# Ball jar question - 2 logos on same jar



## yacorie (Dec 24, 2018)

So I was going through some jars and picking out ones I might keep which are the ones here in the pictures.  However, I have a question regarding the small ball jar on the far left.  

Based on the embossed Ball logo on the jar itself, I would ahve dated it between 1923-1933 according to the online dating pages, just like the other two next to it.  However, as you can see, embossed on the bottom is the Ball logo that dates from 1933-1960.

Is this a reproduction or was this common to have two different logos on the same jar?  
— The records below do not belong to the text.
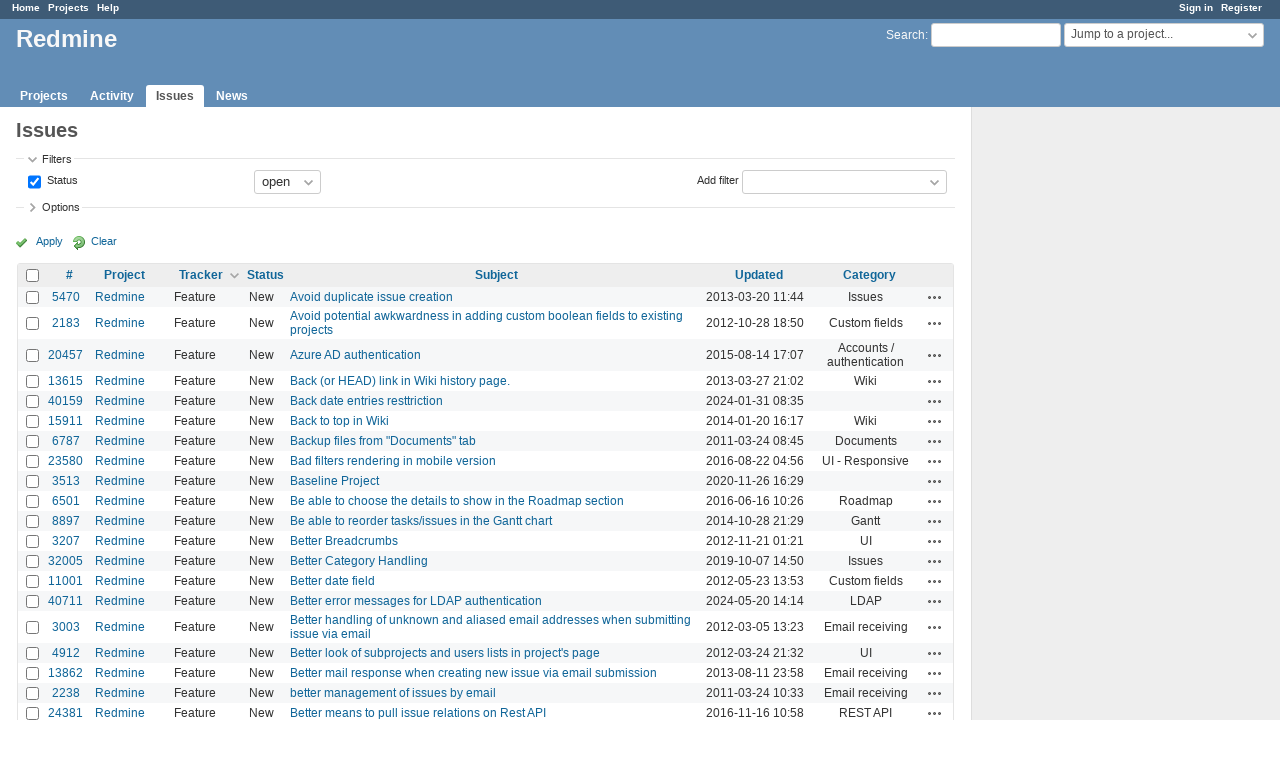

--- FILE ---
content_type: text/html; charset=utf-8
request_url: https://www.google.com/recaptcha/api2/aframe
body_size: 268
content:
<!DOCTYPE HTML><html><head><meta http-equiv="content-type" content="text/html; charset=UTF-8"></head><body><script nonce="Ju5Ai3qj7y-lsywZ659YjA">/** Anti-fraud and anti-abuse applications only. See google.com/recaptcha */ try{var clients={'sodar':'https://pagead2.googlesyndication.com/pagead/sodar?'};window.addEventListener("message",function(a){try{if(a.source===window.parent){var b=JSON.parse(a.data);var c=clients[b['id']];if(c){var d=document.createElement('img');d.src=c+b['params']+'&rc='+(localStorage.getItem("rc::a")?sessionStorage.getItem("rc::b"):"");window.document.body.appendChild(d);sessionStorage.setItem("rc::e",parseInt(sessionStorage.getItem("rc::e")||0)+1);localStorage.setItem("rc::h",'1768549697357');}}}catch(b){}});window.parent.postMessage("_grecaptcha_ready", "*");}catch(b){}</script></body></html>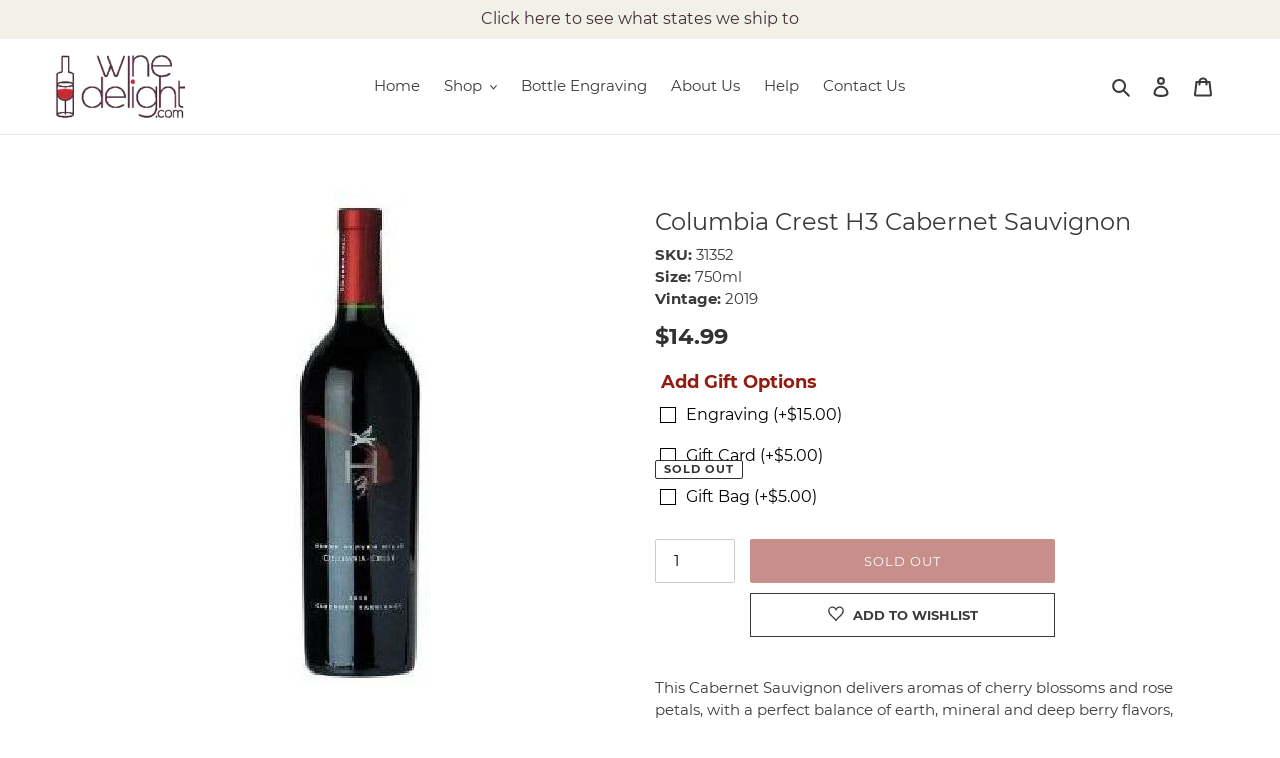

--- FILE ---
content_type: text/css
request_url: https://winedelight.com/cdn/shop/t/16/assets/boost-sd-custom.css?v=1764683244016
body_size: -740
content:
/*# sourceMappingURL=/cdn/shop/t/16/assets/boost-sd-custom.css.map?v=1764683244016 */


--- FILE ---
content_type: text/javascript
request_url: https://winedelight.com/cdn/shop/t/16/assets/boost-sd-custom.js?v=1764683244016
body_size: -706
content:
//# sourceMappingURL=/cdn/shop/t/16/assets/boost-sd-custom.js.map?v=1764683244016
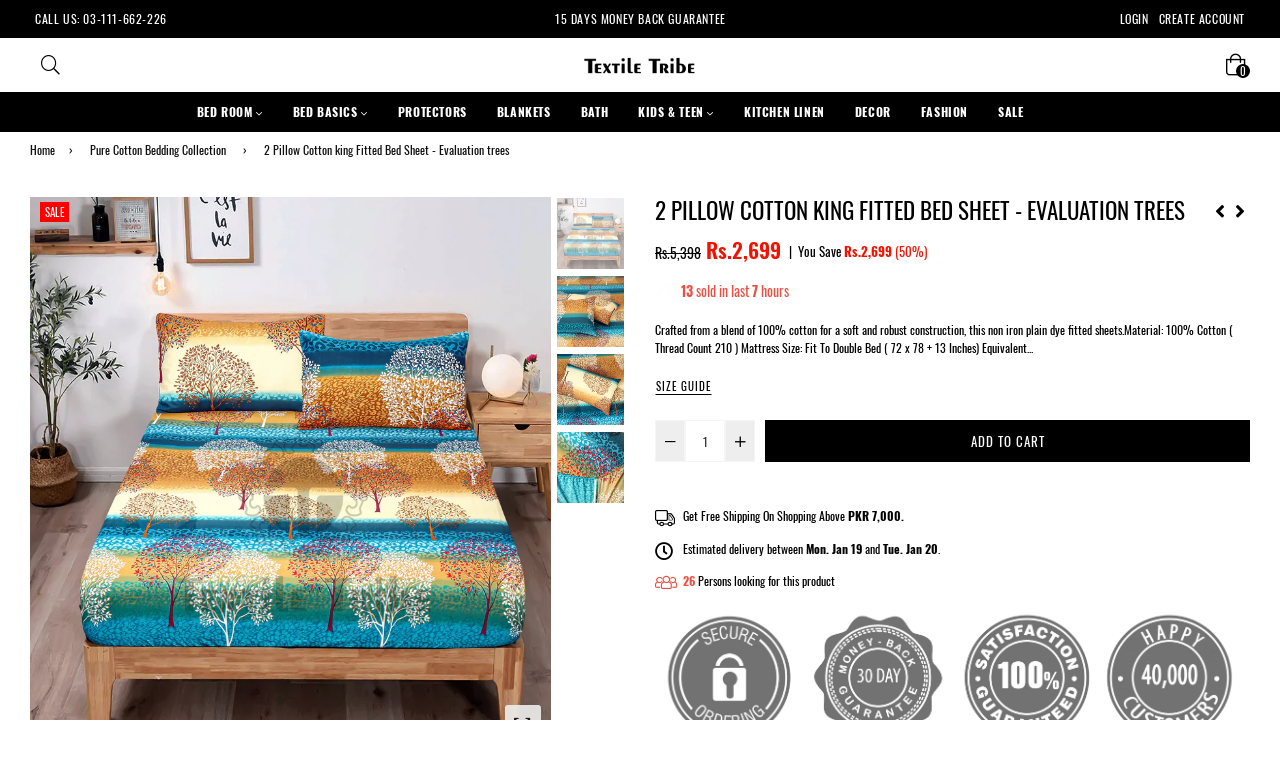

--- FILE ---
content_type: application/javascript
request_url: https://assets.cdn.animatedbanner.xyz/assets/script/bar.js?cbreak=1595128750.8623457&shop=textiletribe.myshopify.com
body_size: -55
content:
(function() {console.log("bab empty")})()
Thanks in advance for any insight or information you can offer.


----------



## coreya (Dec 25, 2018)

That would be a # 282-6 in the red book and yes dated 1923-33. Nice find and not sure what they would bring today as my book is kinda old! but was listed at 15-20


----------



## yacorie (Dec 25, 2018)

Thank you Coreya.  

Was that a common thing in these jars to have two different logos that were used from different time periods?  I would have guessed the later logo would be the one to date the jar from.  I don't know anything about these though so I think buying a redbook would be useful.


----------



## coreya (Dec 25, 2018)

was not common and on this series of jars was the only one and in pints only. A Red book is invaluable when collecting fruit jars!


----------